Вадим Шершеневич, адресат доброжелательной дарственной надписи на первом «Камне» («Вадиму Шершеневичу от ценителя его поэзии – автора»)[354], в начале апреля 1921 года «из-за какой-то легкой ссоры с Мандельштамом на вечеринке Камерного театра» «разгорячился и дал ему пощечину» (из покаянных мемуаров самого Шершеневича)[355]. «Во время беседы О. Мандельштама, Шершеневича и бывших около них дам, Шершеневич все время шокировал О. Мандельштама наглыми остротами по его адресу. Кто-то из присутствующих указал Шершеневичу на то, что он ставит О. Мандельштама в неловкое положение, на что Шершеневич отвечал, что ставить других в неловкое положение – его специальность. Такое поведение Шершеневича вызвало со стороны О. Мандельштама справедливые и резкие замечания вроде: «Всё искусство т. Шершеневича ставить других в неловкое положение основано на трудности ударить его по лицу, но в крайнем случае трудность эту можно преодолеть». Минуты две спустя Шершеневич нагнал уходившего О. Мандельштама и в присутствии гардеробных женщин ударил его по лицу. О. Мандельштам ответил ему тем же, после чего Шершеневич повалил его на землю»[356]. На другой день зарвавшемуся имажинисту был передан вызов на дуэль, но от дуэли Шершеневич уклонился[357].

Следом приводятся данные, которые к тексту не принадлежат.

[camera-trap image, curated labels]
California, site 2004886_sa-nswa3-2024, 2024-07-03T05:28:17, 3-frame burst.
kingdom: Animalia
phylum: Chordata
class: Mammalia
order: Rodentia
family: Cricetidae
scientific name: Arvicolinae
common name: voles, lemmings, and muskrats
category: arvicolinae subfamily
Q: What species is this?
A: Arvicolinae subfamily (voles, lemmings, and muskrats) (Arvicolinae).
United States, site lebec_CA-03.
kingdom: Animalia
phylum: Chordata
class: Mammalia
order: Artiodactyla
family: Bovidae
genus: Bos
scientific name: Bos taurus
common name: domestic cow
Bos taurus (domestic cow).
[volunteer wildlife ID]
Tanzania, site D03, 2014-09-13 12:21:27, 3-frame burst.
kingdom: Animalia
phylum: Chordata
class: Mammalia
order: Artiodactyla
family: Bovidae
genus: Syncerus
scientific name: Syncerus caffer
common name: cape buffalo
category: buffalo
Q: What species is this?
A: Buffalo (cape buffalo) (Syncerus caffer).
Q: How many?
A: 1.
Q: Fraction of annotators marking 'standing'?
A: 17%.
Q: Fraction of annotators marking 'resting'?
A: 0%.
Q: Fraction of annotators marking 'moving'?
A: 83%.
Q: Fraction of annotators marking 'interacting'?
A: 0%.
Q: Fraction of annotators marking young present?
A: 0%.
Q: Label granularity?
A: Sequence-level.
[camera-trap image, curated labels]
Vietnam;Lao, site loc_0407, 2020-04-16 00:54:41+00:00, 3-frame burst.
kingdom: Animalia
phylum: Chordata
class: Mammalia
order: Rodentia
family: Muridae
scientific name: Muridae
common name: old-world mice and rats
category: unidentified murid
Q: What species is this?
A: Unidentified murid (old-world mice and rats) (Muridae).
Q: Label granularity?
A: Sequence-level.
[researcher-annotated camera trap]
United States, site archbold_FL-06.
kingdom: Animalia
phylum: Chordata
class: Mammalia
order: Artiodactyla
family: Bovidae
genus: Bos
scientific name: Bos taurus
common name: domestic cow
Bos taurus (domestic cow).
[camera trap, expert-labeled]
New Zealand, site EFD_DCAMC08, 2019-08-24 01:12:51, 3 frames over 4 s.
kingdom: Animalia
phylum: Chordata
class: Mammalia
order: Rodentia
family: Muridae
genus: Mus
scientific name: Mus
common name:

В июне 1921 года Мандельштамы приехали в Ростов. Здесь с помощью местных поэтов Осипу Эмильевичу удалось дешево приобрести ту самую шубу, которой спустя год предстояло сделаться «героиней» одноименного мандельштамовского очерка: «Хорошо мне в моей стариковской шубе, словно дом свой на себе носишь. Спросят – холодно ли сегодня на дворе, и не знаешь, что ответить, может быть, и холодно, а я-то почем знаю?» (II: 245). Эта шуба, не без успеха выполнявшая роль отсутствовавшего дома, запомнилась многим мемуаристам, от любившего приврать Ю. Трубецкого: «<О>н был в великолепной шубе, а при шубе какая-то рыжая кепка»[358] – до, как правило, правдивого Ю. Олеши: «По безлюдному отрезку улицы двигались навстречу мне две фигуры, мужская и женская. Мужская была неестественно расширившаяся от шубы явно не по росту, да еще и не в зимний день. На пути меж массивом шубы и высоким пиком меховой же шапки светлел крошечный камушек лица»[359].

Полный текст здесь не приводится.